= WORK REQUEST =
Each line in the entries that has the word "States" has to be copied.

(Stored data)

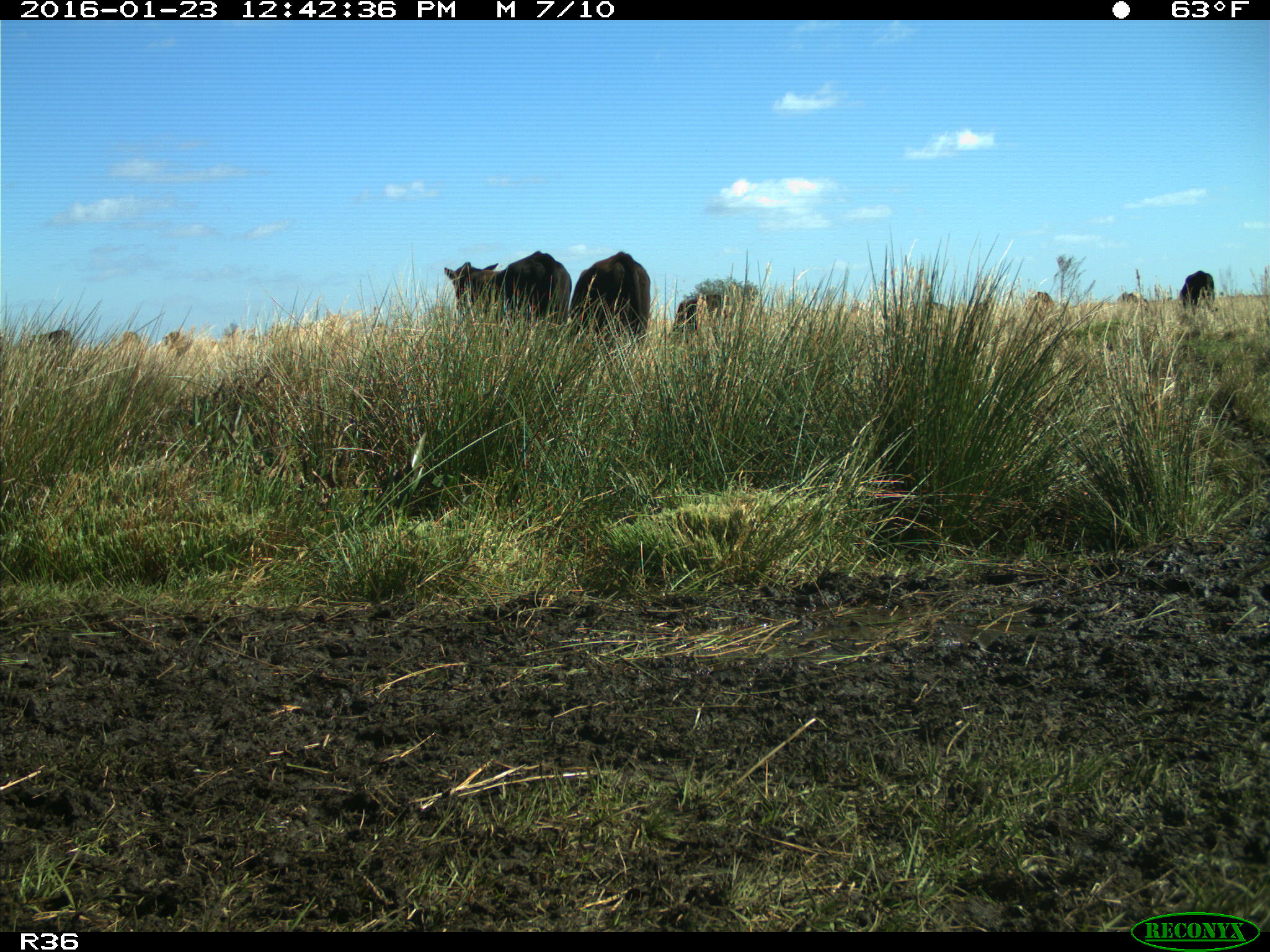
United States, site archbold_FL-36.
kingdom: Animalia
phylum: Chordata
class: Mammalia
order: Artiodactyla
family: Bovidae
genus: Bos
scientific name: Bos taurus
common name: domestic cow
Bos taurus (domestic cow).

---

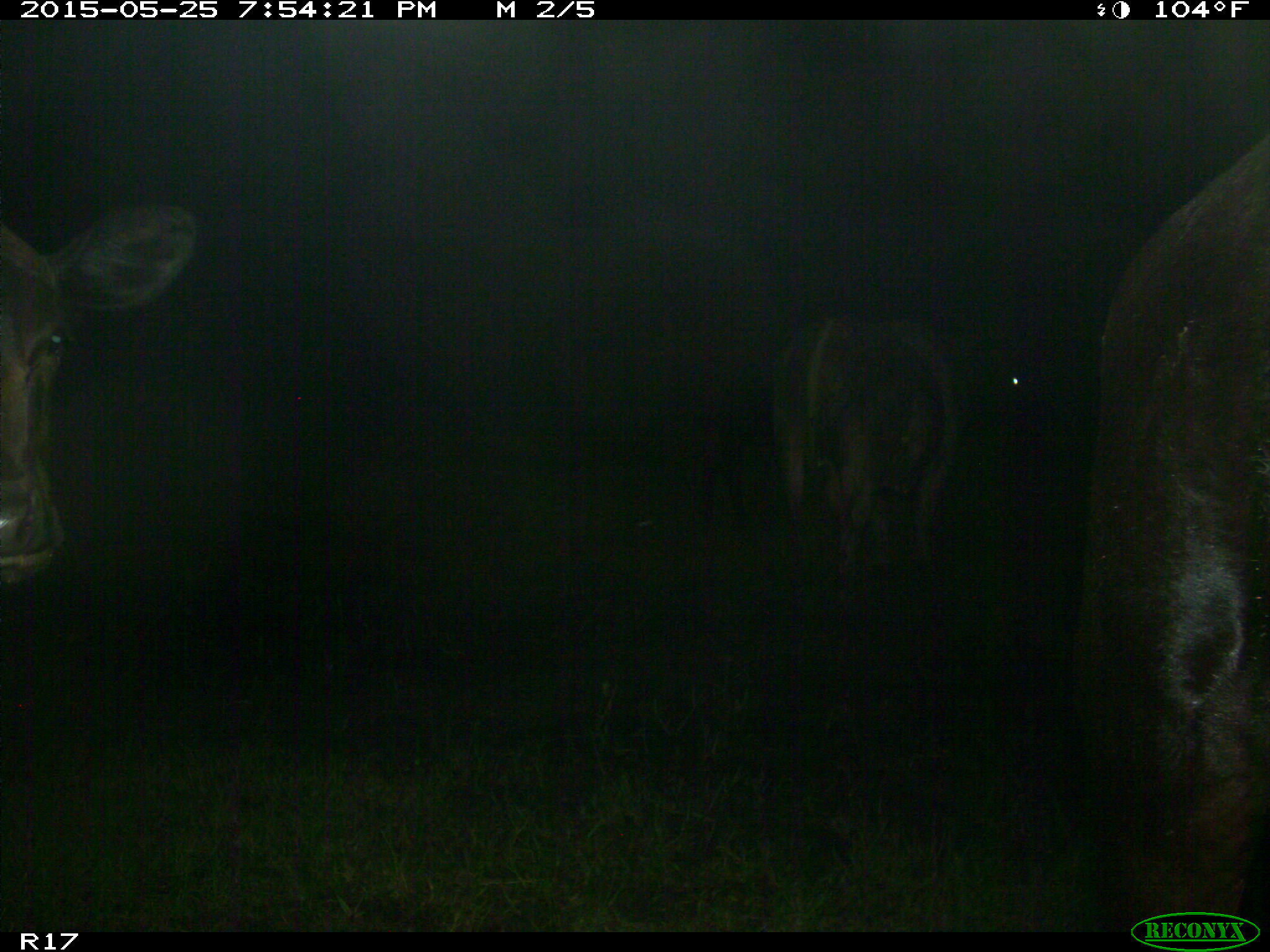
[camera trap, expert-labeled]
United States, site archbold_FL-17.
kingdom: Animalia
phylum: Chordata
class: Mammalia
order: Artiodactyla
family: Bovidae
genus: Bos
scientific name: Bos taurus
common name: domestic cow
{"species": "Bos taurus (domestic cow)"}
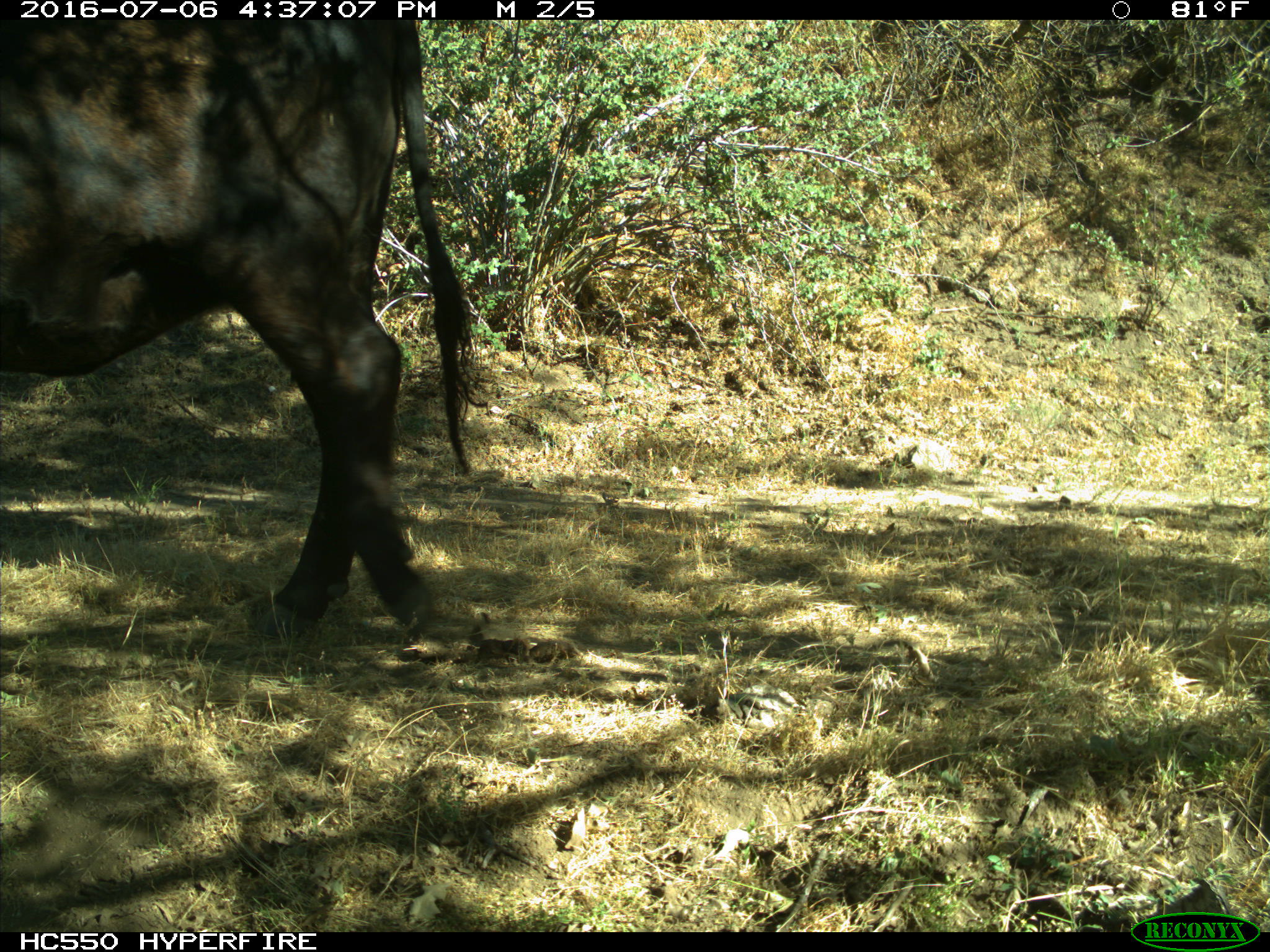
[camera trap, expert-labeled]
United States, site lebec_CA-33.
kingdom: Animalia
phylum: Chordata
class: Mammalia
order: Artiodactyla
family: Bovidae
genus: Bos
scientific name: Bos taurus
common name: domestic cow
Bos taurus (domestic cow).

...

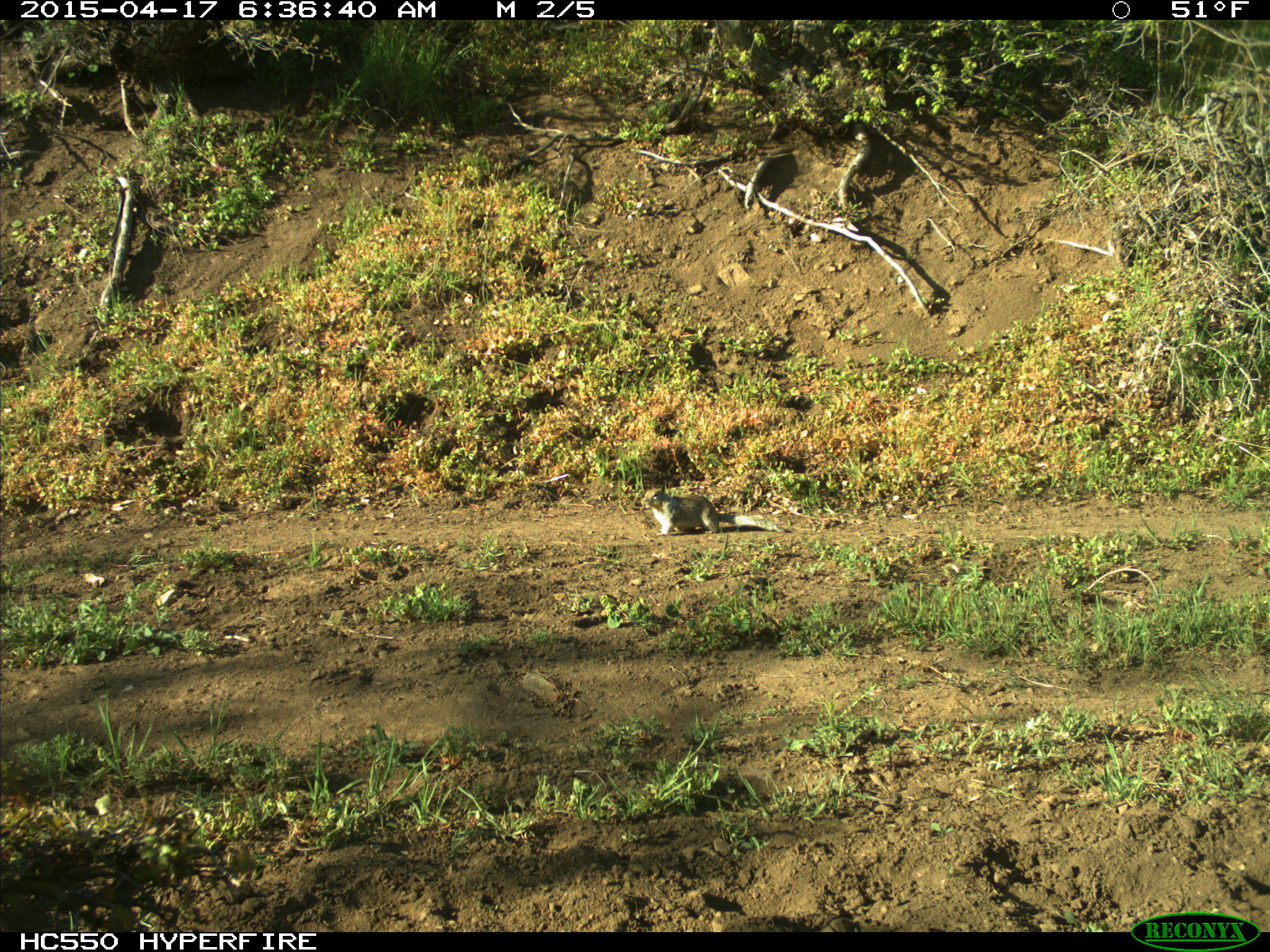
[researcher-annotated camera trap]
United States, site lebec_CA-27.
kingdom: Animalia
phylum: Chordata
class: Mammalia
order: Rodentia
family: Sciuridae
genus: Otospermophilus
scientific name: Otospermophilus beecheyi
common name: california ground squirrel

= RESPONSE =
United States, site archbold_FL-36.
United States, site archbold_FL-17.
United States, site lebec_CA-33.
United States, site lebec_CA-27.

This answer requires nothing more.